Il a été longtemps critique littéraire, et a dirigé une revue poétique à Lisbonne. L'édition Gallimard réunit ici deux recueils , " Un chant dans l'épaisseur du temps" publié en 1992 ( magnifique titre...) et " Méditation sur les ruines" de 1994.

Dans l'introduction, on retrouve le double aspect du théoricien et de l'auteur car il s'interroge sur la conception du poème. Il analyse de façon fort intéressante le langage poétique. Pour lui, le poème permet de " retrouver la langue natale".

Cela se ressent à travers les textes, à la fois novateurs et nostalgiques. le poète expérimente, écrit des textes fort variés, d'ailleurs les titres reviennent, " Poème " ou " Image"," Quotidien", comme s'il voulait creuser un peu plus dans les mots, il utilise d'ailleurs l' expression" travail d'archéologue", par analogie.

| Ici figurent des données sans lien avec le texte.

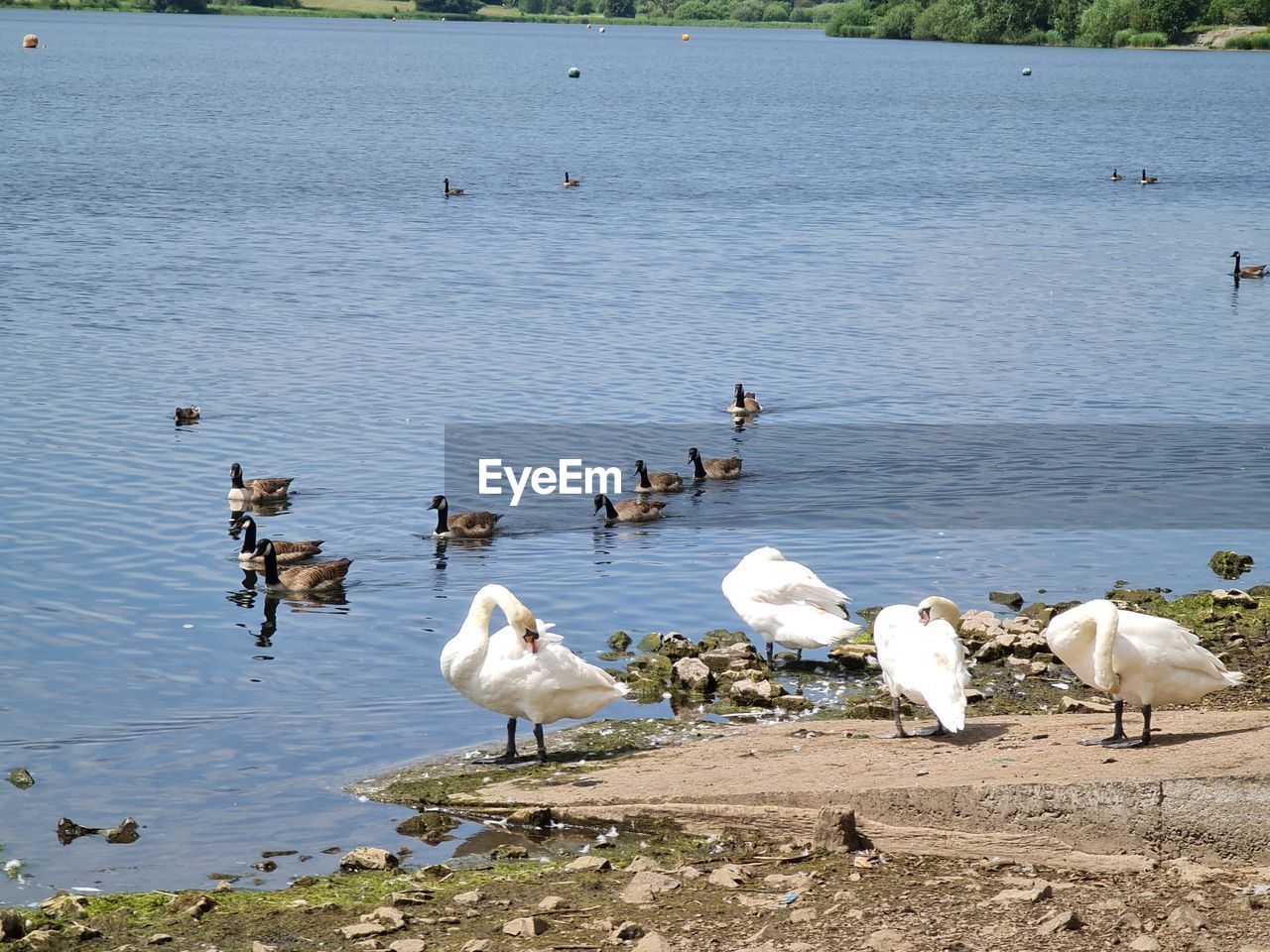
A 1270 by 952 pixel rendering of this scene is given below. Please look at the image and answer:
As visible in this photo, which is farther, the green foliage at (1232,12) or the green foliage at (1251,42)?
the green foliage at (1232,12)

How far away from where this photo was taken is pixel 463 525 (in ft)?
70.3

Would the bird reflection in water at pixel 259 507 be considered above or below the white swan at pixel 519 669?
below

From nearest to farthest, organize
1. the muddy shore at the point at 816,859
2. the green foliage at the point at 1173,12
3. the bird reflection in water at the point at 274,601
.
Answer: the muddy shore at the point at 816,859, the bird reflection in water at the point at 274,601, the green foliage at the point at 1173,12

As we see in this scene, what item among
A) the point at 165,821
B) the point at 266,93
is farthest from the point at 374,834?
the point at 266,93

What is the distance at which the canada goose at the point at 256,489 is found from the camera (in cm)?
2269

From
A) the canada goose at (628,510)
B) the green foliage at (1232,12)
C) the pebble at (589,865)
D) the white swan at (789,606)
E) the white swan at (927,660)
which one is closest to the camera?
the pebble at (589,865)

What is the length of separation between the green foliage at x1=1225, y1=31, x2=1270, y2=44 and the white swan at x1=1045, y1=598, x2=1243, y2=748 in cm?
15792

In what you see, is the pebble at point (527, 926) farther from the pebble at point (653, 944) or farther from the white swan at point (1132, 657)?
the white swan at point (1132, 657)

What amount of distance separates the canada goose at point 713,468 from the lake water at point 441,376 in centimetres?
30

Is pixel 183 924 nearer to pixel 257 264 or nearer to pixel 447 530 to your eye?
pixel 447 530

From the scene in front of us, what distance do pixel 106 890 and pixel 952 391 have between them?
893 inches

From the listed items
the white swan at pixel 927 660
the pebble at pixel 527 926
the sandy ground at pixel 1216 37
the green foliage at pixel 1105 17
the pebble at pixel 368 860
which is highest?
the green foliage at pixel 1105 17

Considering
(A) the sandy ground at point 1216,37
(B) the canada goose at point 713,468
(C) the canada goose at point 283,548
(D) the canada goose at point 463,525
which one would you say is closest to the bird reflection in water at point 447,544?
(D) the canada goose at point 463,525

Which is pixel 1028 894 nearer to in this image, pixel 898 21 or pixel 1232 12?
pixel 1232 12
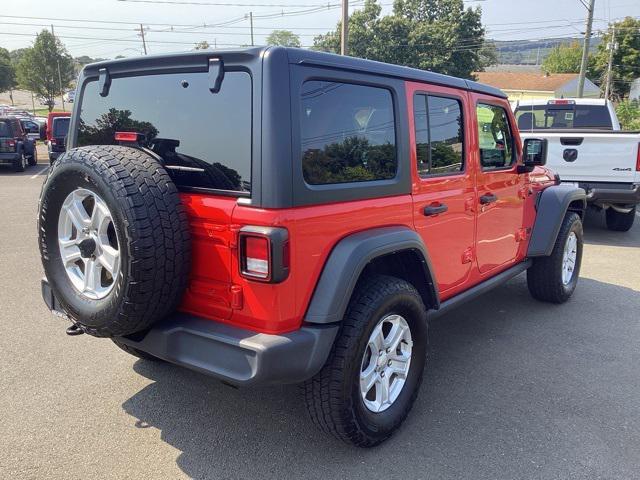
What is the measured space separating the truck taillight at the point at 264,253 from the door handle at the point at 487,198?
198 cm

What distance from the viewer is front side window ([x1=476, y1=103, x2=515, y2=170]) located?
3.93 m

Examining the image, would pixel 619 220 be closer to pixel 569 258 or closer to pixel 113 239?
pixel 569 258

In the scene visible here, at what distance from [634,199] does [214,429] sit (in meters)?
6.72

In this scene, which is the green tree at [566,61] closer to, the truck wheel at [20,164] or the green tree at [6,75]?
the green tree at [6,75]

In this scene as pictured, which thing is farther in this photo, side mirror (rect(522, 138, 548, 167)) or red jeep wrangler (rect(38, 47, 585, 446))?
side mirror (rect(522, 138, 548, 167))

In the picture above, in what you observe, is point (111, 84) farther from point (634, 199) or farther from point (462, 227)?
point (634, 199)

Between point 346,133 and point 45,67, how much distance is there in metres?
54.2

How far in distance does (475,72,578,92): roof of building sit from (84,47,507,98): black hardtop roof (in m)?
61.3

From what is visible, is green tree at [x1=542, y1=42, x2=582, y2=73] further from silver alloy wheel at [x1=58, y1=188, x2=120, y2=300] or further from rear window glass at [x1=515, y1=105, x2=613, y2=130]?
silver alloy wheel at [x1=58, y1=188, x2=120, y2=300]

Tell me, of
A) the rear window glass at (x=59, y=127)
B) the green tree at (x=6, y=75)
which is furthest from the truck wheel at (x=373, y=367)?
the green tree at (x=6, y=75)

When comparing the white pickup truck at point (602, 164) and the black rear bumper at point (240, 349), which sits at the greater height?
the white pickup truck at point (602, 164)

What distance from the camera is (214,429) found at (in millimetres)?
3045

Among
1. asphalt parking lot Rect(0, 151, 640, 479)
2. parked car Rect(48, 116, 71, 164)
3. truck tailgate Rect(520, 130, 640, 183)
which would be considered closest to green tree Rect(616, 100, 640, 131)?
truck tailgate Rect(520, 130, 640, 183)

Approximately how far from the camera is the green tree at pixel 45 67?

Mais la saudade est présente aussi, une mélancolie plane, les souvenirs imprègnent sa poésie. Dans l'émouvant texte" Enfance", il écrit:

" Je me rappelle que (...)
le ciel de septembre apportait l'automne quand le
plomb des nuages descendait tant que nous pouvions presque
le toucher; "

C'est une oeuvre riche, profonde, qui demande à être lue progressivement, attentivement.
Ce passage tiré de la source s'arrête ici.